Results from the diagnostics will be one of the data streams that move through the new Biosurveillance Ecosystem, a global system that Nurthen says will dramatically accelerate disease detect-identify-respond capabilities.
The global system, based on commercial cloud technologies, will assemble social networks of experts who use the ecosystem’s tools and information. It also will augment and integrate existing human and animal systems and data and harness commercial and emerging technologies to quickly implement an initial operational capability, she said.
Its data streams will include open-source information, social media, point-of-need diagnostic data, and DOD, interagency national and international surveillance systems and data repositories.
“One of the biggest challenges we’re looking at now is how to make that diagnostic result available through the ecosystem,” Nurthen said.
Analysts would get a somewhat simplistic result from the diagnostic, but would use the ecosystem to compare it to a baseline, she added.
“They’d take the space-and-time tag off the diagnostic -- where and when it was reported -- and look at baseline data for that area, look at current outbreaks for that area, look at social media discussions or hot topics for that area, and put a little more confidence to the result,” she explained.

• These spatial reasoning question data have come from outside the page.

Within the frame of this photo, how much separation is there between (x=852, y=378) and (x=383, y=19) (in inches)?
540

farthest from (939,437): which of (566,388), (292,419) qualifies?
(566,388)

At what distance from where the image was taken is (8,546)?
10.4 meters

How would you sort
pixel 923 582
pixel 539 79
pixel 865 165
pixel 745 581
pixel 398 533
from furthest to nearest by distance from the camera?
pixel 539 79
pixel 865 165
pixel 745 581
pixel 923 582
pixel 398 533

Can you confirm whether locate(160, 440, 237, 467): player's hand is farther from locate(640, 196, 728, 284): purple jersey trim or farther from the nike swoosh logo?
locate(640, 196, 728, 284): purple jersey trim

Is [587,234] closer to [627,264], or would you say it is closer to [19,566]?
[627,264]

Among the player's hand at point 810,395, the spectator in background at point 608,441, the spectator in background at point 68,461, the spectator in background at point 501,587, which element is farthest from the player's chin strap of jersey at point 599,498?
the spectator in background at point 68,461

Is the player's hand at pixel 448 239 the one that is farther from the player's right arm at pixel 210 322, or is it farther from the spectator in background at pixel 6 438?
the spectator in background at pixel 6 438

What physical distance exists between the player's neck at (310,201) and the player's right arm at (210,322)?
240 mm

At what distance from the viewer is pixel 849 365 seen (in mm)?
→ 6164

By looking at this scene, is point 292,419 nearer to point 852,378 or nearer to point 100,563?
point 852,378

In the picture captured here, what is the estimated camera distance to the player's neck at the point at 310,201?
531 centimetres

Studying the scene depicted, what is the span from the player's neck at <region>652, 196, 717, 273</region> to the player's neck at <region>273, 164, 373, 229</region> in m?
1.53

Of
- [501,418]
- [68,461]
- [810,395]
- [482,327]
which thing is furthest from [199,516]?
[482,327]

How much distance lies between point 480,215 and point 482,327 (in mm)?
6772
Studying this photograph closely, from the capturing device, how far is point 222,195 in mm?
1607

“Potentially,” Nurthen said, “the [analysts] could push back information to the person who sent the result, saying, ‘You may want to go see a doctor,’ ‘You may want to consider these nonmedical interventions,’ and so forth.”
She said both efforts -- the point-of-need diagnostics and the ecosystem -- are scheduled to begin in mid-October.
“From the start date,” Nurthen said, “eight months down the road we will have an initial demonstration of the ability to receive a result from the diagnostic to the ecosystem. Then about a year and six months down the road, we look to have a full demonstration of the capabilities.”